Start of Data supplied
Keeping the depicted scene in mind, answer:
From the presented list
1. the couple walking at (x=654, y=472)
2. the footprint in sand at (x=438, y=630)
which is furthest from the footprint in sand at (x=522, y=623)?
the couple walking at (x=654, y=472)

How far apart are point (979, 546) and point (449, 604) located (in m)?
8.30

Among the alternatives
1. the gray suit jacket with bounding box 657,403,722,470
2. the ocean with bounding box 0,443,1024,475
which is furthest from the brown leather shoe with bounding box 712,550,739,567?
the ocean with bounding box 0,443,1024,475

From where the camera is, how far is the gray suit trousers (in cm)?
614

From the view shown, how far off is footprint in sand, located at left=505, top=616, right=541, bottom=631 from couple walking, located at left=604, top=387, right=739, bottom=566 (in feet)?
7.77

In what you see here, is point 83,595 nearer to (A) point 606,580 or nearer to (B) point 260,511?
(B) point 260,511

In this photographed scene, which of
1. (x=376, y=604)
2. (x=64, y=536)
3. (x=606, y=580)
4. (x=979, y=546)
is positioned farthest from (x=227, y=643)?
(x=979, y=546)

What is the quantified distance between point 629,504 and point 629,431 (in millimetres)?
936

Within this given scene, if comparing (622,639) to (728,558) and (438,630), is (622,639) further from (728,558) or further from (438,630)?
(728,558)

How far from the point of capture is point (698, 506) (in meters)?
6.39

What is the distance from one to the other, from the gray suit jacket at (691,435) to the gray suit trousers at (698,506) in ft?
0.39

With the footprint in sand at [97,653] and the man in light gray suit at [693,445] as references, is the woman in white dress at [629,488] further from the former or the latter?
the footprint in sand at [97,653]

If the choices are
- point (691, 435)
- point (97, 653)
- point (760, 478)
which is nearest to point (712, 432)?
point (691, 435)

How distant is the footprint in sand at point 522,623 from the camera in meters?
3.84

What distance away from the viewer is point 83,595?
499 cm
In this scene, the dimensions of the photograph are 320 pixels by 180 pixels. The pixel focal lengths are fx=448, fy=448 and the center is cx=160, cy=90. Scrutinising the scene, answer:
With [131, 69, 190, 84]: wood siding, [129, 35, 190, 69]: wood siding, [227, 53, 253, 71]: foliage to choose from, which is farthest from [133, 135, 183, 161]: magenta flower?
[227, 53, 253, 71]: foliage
End of Data supplied
Directions for this task:
Replace "gray suit trousers" with "gray suit pants" throughout the rows above, leaving everything else unchanged.

Full output:
Keeping the depicted scene in mind, answer:
From the presented list
1. the couple walking at (x=654, y=472)
2. the footprint in sand at (x=438, y=630)
which is furthest from the footprint in sand at (x=522, y=623)?
the couple walking at (x=654, y=472)

How far apart are point (979, 546) and point (449, 604) located (in m)?
8.30

Among the alternatives
1. the gray suit jacket with bounding box 657,403,722,470
2. the ocean with bounding box 0,443,1024,475
which is furthest from the brown leather shoe with bounding box 712,550,739,567?
the ocean with bounding box 0,443,1024,475

From where the camera is, how far is the gray suit pants (in cm)?
614

From the view shown, how far off is footprint in sand, located at left=505, top=616, right=541, bottom=631 from couple walking, located at left=604, top=387, right=739, bottom=566 (in feet)?
7.77

In what you see here, is point 83,595 nearer to (A) point 606,580 or nearer to (B) point 260,511?
(B) point 260,511

In this photographed scene, which of
1. (x=376, y=604)
2. (x=64, y=536)
3. (x=606, y=580)
4. (x=979, y=546)
is positioned farthest from (x=227, y=643)?
(x=979, y=546)

What is the quantified distance between point 629,504 and point 629,431 (in millimetres)?
936

Within this given scene, if comparing (622,639) to (728,558) and (438,630), is (622,639) further from (728,558) or further from (438,630)?
(728,558)

How far from the point of capture is point (698, 506) (in meters)?
6.39

What is the distance from one to the other, from the gray suit jacket at (691,435) to the gray suit pants at (698,506) in ft?
0.39

With the footprint in sand at [97,653] and the man in light gray suit at [693,445] as references, is the woman in white dress at [629,488] further from the former or the latter?
the footprint in sand at [97,653]

If the choices are
- point (691, 435)
- point (97, 653)
- point (760, 478)
which is nearest to point (712, 432)?
point (691, 435)

How distant is the footprint in sand at point 522,623 from the camera in meters?
3.84

What distance away from the viewer is point 83,595?
499 cm
In this scene, the dimensions of the photograph are 320 pixels by 180 pixels. The pixel focal lengths are fx=448, fy=448 and the center is cx=160, cy=90. Scrutinising the scene, answer:
With [131, 69, 190, 84]: wood siding, [129, 35, 190, 69]: wood siding, [227, 53, 253, 71]: foliage to choose from, which is farthest from [133, 135, 183, 161]: magenta flower?
[227, 53, 253, 71]: foliage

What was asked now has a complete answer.